What to produce: Reproduce every one of the following records word for word, from the first line through the last.

━━━ Input data ━━━

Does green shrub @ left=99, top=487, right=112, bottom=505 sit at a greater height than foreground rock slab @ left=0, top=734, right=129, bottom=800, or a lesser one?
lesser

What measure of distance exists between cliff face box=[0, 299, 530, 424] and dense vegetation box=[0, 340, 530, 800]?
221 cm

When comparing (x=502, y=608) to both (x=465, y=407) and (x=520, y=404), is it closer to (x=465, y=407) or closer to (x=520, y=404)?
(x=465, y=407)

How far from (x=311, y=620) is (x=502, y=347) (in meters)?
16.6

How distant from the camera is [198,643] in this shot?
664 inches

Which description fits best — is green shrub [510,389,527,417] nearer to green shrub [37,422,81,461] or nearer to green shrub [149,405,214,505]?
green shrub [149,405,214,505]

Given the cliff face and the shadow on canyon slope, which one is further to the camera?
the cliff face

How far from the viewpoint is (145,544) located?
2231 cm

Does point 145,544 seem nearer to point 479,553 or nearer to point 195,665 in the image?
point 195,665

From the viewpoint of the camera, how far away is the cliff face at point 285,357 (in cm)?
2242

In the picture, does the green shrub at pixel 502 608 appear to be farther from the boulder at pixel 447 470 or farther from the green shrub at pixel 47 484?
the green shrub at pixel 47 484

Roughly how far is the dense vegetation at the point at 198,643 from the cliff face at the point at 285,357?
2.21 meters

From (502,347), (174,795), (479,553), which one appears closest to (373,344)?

━━━

The response:
Does green shrub @ left=99, top=487, right=112, bottom=505 sit at a greater height than foreground rock slab @ left=0, top=734, right=129, bottom=800, or a lesser one?
lesser

What measure of distance exists between cliff face box=[0, 299, 530, 424] and dense vegetation box=[0, 340, 530, 800]?
221 cm

When comparing (x=502, y=608) to both (x=465, y=407) and (x=520, y=404), is it closer to (x=465, y=407) or closer to (x=520, y=404)?
(x=465, y=407)

How far from (x=311, y=620) is (x=502, y=347) (in meters)?
16.6

How distant from the camera is [198,643] in this shot?
664 inches

Which description fits best — is green shrub [510,389,527,417] nearer to green shrub [37,422,81,461] or nearer to green shrub [149,405,214,505]?
green shrub [149,405,214,505]

Given the cliff face and the shadow on canyon slope, which one is further to the camera?
the cliff face

How far from the viewpoint is (145,544) located?
2231 cm

Does point 145,544 seem nearer to point 479,553 or nearer to point 195,665 in the image?
point 195,665

From the viewpoint of the camera, how far away is the cliff face at point 285,357 (in cm)?
2242

In the picture, does the green shrub at pixel 502 608 appear to be farther from the boulder at pixel 447 470 or farther from the green shrub at pixel 47 484?
the green shrub at pixel 47 484

Roughly how far is the dense vegetation at the point at 198,643 from the cliff face at the point at 285,357?
2.21 meters

From (502,347), (174,795), (479,553), which one appears closest to (373,344)?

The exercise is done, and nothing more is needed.